» TASK
Reproduce word for word the part of the material that opens with the line containing "How large is" and closes with the line containing "9 centimetres", both of those lines included.

» PROVIDED INFORMATION

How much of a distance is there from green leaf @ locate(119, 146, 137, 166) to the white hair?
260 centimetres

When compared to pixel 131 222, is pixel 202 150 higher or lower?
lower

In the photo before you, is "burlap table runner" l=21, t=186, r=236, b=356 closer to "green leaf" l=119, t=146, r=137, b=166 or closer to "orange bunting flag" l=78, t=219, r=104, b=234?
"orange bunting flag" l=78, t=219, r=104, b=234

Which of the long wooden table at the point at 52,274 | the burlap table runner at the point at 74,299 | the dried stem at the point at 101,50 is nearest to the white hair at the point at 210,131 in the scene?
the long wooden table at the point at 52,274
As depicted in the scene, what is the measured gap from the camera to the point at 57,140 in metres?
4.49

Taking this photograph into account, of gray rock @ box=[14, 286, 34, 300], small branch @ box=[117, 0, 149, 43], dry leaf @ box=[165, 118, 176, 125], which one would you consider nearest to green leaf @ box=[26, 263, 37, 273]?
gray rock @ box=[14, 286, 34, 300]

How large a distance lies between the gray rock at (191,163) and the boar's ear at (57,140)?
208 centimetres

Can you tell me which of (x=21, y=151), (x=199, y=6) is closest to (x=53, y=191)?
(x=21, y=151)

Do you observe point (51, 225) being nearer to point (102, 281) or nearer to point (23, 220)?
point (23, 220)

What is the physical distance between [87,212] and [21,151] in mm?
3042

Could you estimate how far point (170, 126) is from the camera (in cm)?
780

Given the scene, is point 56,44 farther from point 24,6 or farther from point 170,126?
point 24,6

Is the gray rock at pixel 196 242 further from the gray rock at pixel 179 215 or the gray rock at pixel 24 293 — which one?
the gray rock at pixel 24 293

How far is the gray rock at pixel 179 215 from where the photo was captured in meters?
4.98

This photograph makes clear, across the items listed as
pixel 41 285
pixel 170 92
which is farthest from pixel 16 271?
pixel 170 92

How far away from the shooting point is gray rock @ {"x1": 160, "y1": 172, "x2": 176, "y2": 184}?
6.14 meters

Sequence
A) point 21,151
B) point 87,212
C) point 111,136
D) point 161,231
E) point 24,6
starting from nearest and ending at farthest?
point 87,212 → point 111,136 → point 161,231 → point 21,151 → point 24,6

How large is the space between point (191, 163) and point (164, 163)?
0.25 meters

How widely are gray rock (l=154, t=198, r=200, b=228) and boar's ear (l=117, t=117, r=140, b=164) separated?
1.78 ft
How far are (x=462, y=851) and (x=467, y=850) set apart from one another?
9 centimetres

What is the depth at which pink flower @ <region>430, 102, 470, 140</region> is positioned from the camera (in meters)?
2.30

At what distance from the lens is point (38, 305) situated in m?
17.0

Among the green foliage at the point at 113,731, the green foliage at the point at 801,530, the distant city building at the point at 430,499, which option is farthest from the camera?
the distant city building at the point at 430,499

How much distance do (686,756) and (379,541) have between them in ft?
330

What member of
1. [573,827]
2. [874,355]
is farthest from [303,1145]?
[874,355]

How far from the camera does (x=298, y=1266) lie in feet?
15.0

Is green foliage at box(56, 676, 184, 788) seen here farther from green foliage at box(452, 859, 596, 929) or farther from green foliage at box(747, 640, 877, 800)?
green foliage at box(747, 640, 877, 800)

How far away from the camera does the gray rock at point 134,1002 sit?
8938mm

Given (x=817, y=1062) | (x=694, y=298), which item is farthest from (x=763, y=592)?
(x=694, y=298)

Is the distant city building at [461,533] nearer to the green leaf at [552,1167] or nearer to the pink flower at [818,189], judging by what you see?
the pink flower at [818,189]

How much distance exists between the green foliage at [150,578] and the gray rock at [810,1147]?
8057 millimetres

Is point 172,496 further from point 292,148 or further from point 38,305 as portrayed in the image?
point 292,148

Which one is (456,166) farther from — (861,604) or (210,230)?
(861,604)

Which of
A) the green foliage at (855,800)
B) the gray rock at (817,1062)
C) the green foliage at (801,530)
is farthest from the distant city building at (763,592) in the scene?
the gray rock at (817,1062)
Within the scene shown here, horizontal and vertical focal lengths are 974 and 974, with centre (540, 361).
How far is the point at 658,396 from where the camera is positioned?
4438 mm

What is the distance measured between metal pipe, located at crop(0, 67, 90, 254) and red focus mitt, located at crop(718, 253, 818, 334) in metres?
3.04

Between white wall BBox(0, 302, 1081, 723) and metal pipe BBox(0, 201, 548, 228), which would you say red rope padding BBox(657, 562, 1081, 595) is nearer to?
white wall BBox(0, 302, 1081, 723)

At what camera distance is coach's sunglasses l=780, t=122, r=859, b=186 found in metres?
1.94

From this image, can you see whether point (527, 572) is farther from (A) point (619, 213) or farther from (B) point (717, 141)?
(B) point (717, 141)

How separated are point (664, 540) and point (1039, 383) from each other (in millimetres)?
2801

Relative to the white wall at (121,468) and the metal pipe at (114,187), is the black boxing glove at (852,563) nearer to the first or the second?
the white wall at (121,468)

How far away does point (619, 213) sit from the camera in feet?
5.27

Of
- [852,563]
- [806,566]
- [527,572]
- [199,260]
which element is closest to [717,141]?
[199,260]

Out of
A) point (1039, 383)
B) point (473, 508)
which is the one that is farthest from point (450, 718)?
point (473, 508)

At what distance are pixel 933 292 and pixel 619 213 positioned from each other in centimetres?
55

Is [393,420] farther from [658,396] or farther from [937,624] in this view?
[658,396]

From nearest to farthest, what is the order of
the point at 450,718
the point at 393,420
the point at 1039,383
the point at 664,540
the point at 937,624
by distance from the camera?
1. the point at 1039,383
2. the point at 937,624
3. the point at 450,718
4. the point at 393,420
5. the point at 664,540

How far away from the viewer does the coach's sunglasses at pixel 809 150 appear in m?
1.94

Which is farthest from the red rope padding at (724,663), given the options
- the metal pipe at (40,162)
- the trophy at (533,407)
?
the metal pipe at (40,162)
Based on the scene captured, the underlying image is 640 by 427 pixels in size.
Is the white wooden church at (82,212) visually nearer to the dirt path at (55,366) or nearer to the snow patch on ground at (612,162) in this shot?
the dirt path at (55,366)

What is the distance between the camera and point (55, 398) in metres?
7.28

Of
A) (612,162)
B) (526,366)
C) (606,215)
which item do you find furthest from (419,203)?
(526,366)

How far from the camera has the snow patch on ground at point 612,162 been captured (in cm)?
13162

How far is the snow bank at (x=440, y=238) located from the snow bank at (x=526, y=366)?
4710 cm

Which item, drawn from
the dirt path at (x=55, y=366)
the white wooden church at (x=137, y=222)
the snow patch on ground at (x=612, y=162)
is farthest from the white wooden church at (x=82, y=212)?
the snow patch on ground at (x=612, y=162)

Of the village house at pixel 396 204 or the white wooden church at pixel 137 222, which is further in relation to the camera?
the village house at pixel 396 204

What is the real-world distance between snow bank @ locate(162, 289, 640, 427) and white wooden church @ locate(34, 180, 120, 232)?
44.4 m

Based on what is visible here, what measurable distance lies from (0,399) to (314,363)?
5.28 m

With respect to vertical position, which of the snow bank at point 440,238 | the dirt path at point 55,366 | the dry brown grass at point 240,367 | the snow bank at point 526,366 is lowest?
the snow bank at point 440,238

» FINAL RESULT
How large is the space between point (191, 163) and point (164, 163)?
0.25 meters

How widely are gray rock (l=154, t=198, r=200, b=228) and boar's ear (l=117, t=117, r=140, b=164) separated?
1.78 ft
How far are (x=462, y=851) and (x=467, y=850) set apart from one another?
9 centimetres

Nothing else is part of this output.